There is an almost breathless and galloping desire, and perhaps an intentionally painful one, to take aim and (hopefully) slay all in the Clinton camp and its campaign She-Beast once and for all...or at least for this Presidential bid. Like an angry and rabid animal tainted with a poison it cannot expel, the media coverage of this candidacy's last gasps is one of sadness, awe, and prolonged anxiety. Something akin to the conjoined Siamese twins taken around tent shows at the beginning of the last century, heralded 'as being human but also not'... simultaneously. When will it end?, they ask. How will she go?, others counter. And, perhaps the question most likely to remain unspoken...how much damage has her campaign done or...(with a raised eyebrow worthy of the best second-rate off-Broadway hack)...how much does it still have left to do?? No withdrawal will be quick enough, no criticism strong enough, no departure graceful enough for our 'press'. At a moment when the media could attempt to stand above the fray and focus on the campaign and issues to come, instead they salivate at the potential threat (hope?) of a Democratic political knife attack. Again, I have no particular love for Senator Clinton, but this media mess harks back a little too close to the contests of the Roman Games for my liking. The more we make it into a cage match, the less it ends up being democracy. Or even anything close.

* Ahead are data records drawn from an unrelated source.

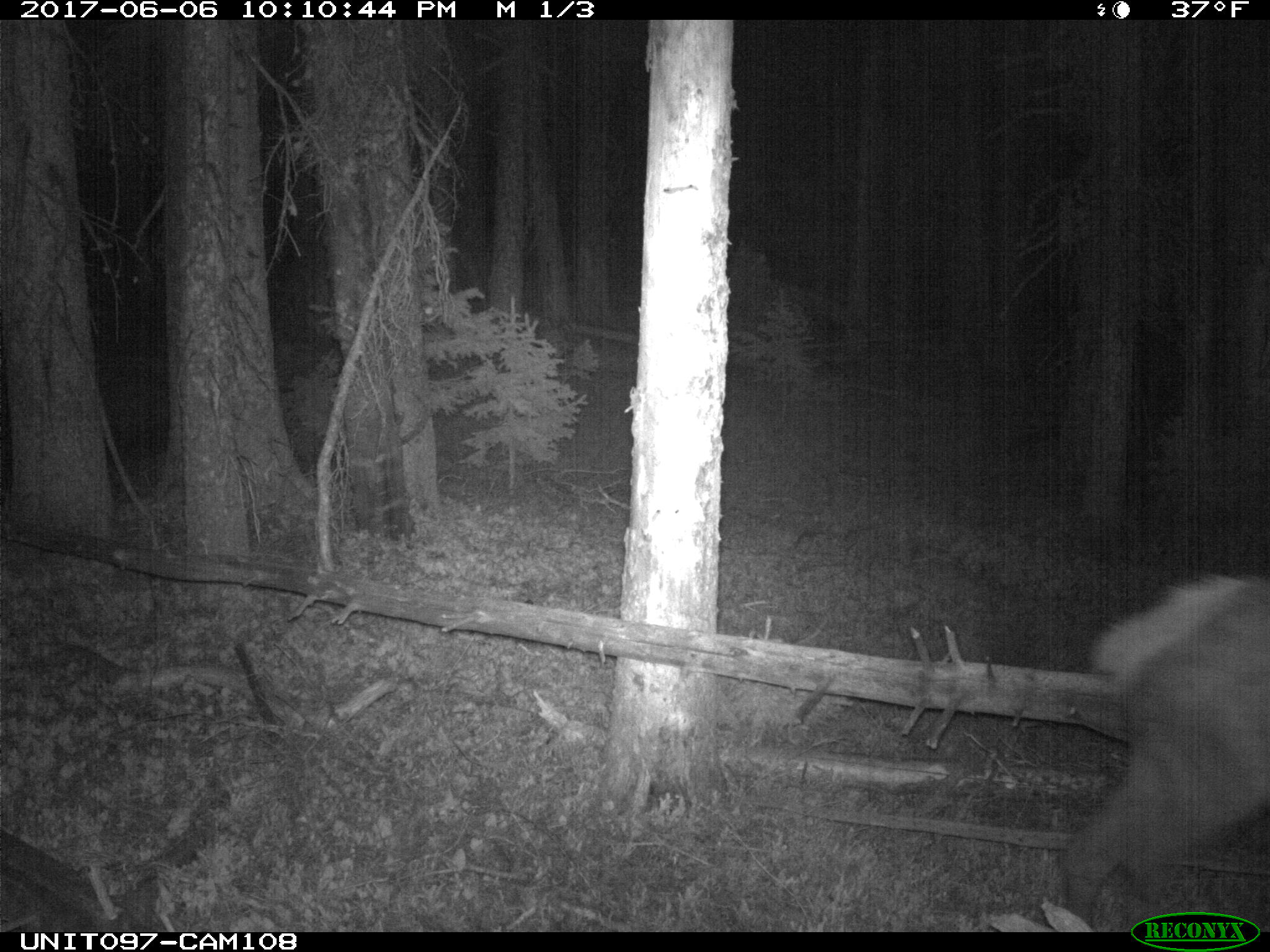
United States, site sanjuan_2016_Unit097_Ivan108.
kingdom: Animalia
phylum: Chordata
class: Mammalia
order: Artiodactyla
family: Cervidae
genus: Cervus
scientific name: Cervus elaphus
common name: red deer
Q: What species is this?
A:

Media perversity aside, the pressing issue now is not if or when Senator Obama will become the Democratic nominee for President, but rather how (and how badly) the Clinton campaign goes down with the ship...and if she takes Obama and the Party down with her. If she does hang on for dear life, though, blame not Hillary for all of this drama...we Democratic voters, the primary state and national officials, the press, and those affiliated within the Party up and down the line, have created, allowed, and cheered on this all-out pandering circus. Delegate loopholes, legal challenges, racial and sexual and financial baiting, 'bitter' rurals, 'hard-working whites', ad nauseum...you name it, it will be exploited because it's the American way to challenge and bend the rules as we see fit, and especially so during an election year. 'Winner takes all' and all that bullshit. The fact that we look like materialistic, egotistical, trigger-happy, and holier-than-thou buffoons to the rest of the world be damned. This behaviour is what we will be remembered for, no matter who eventually occupies The White House.

And it is also precisely this same behaviour for which we should be, and will be, ashamed.